If the selected transform consumes one or more side inputs, the Side Input Metrics section displays the Time & bytes read from side input table. This table contains the following information for each side input collection:

  • Side input collection: The name of the side input collection.
  • Time spent reading: The time the transform spent reading this side input collection.
  • Bytes read: The number of bytes the transform read from this side input collection.

If your pipeline has a composite transform that reads a side input, expand the composite transform until you see the specific subtransform that reads the side input. Then, select that subtransform to view the Side Input Metrics section.

Figure 5 shows side input metrics for a transform that reads from a side input collection.

You can select the transform and its side input metrics are visible in the Step info side panel.
Figure 5: The JoinBothCollections transform reads from a side input collection. JoinBothCollections is selected in the job graph and the side input metrics are visible in the Step info side panel.

Identify side input performance issues

Reiteration is a common side input performance issue. If your side input PCollection is too large, workers can't cache the entire collection in memory.

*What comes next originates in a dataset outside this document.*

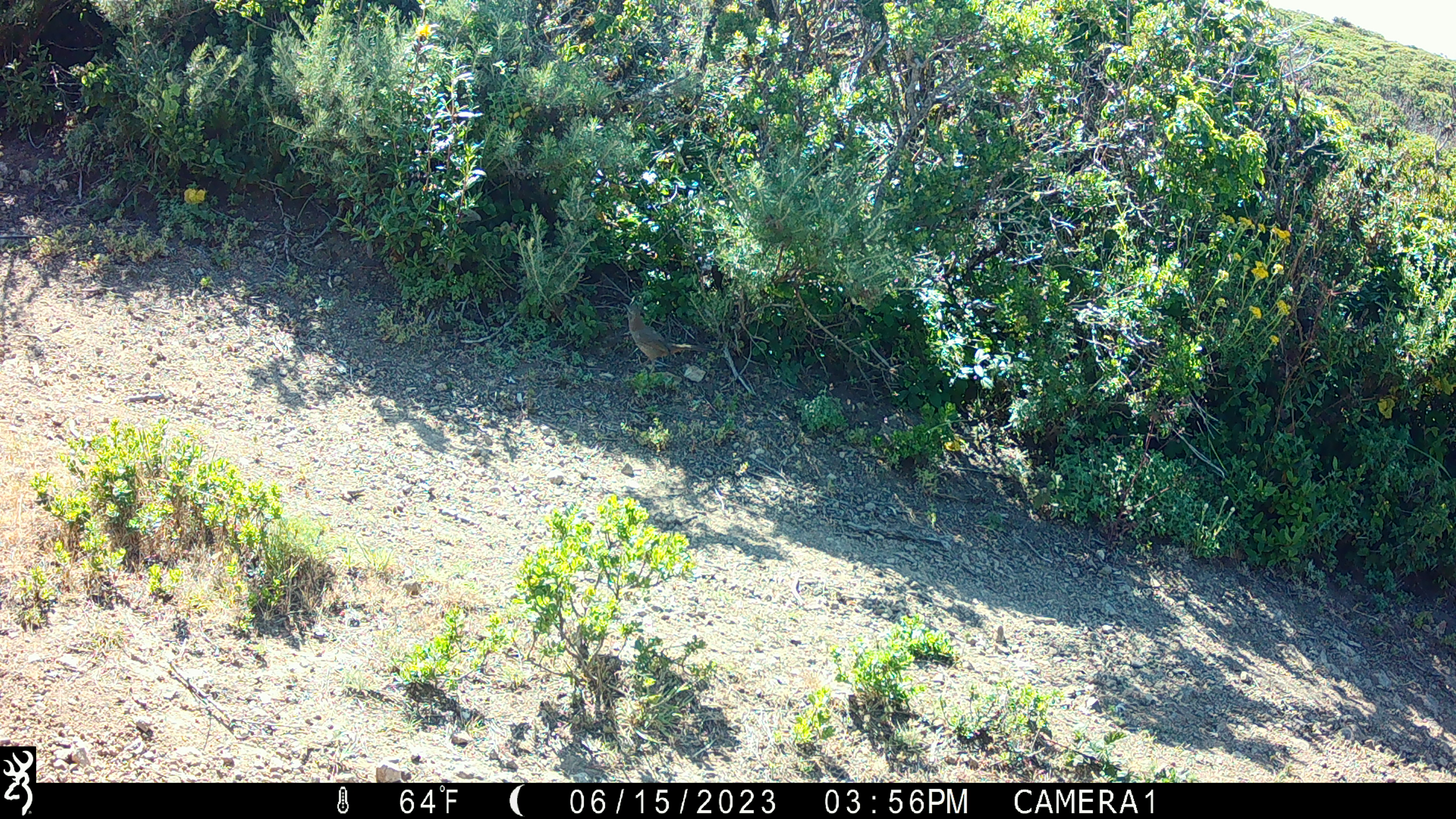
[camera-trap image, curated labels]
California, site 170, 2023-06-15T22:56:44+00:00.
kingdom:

As a result, the workers must repeatedly read from the persistent side input collection.

In figure 6, side input metrics show that the total bytes read from the side input collection are much larger than the collection's size, total bytes written.

You can select the transform and its side input metrics are visible in the Step info side panel.
Figure 6: An example of reiteration. The side input collection is 563 MB, and the sum of the bytes read by consuming transforms is almost 12 GB.

To improve the performance of this pipeline, redesign your algorithm to avoid iterating or refetching the side input data. In this example, the pipeline creates the Cartesian product of two collections. The algorithm iterates through the entire side input collection for each element of the main collection. You can improve the access pattern of the pipeline by batching multiple elements of the main collection together. This change reduces the number of times workers must re-read the side input collection.

Another common performance issue can occur if your pipeline performs a join by applying a ParDo with one or more large side inputs. In this case, workers spend a large percentage of the processing time for the join operation reading from the side input collections.

Figure 7 shows example side input metrics for this issue:

You can select the transform and its side input metrics are visible in the Step info side panel.
Figure 7: The JoinBothCollections transform has a total processing time of 18 min 31 sec. Workers spend the majority of the processing time (10 min 3 sec) reading from the 10 GB side input collection.

To improve the performance of this pipeline, use CoGroupByKey instead of side inputs.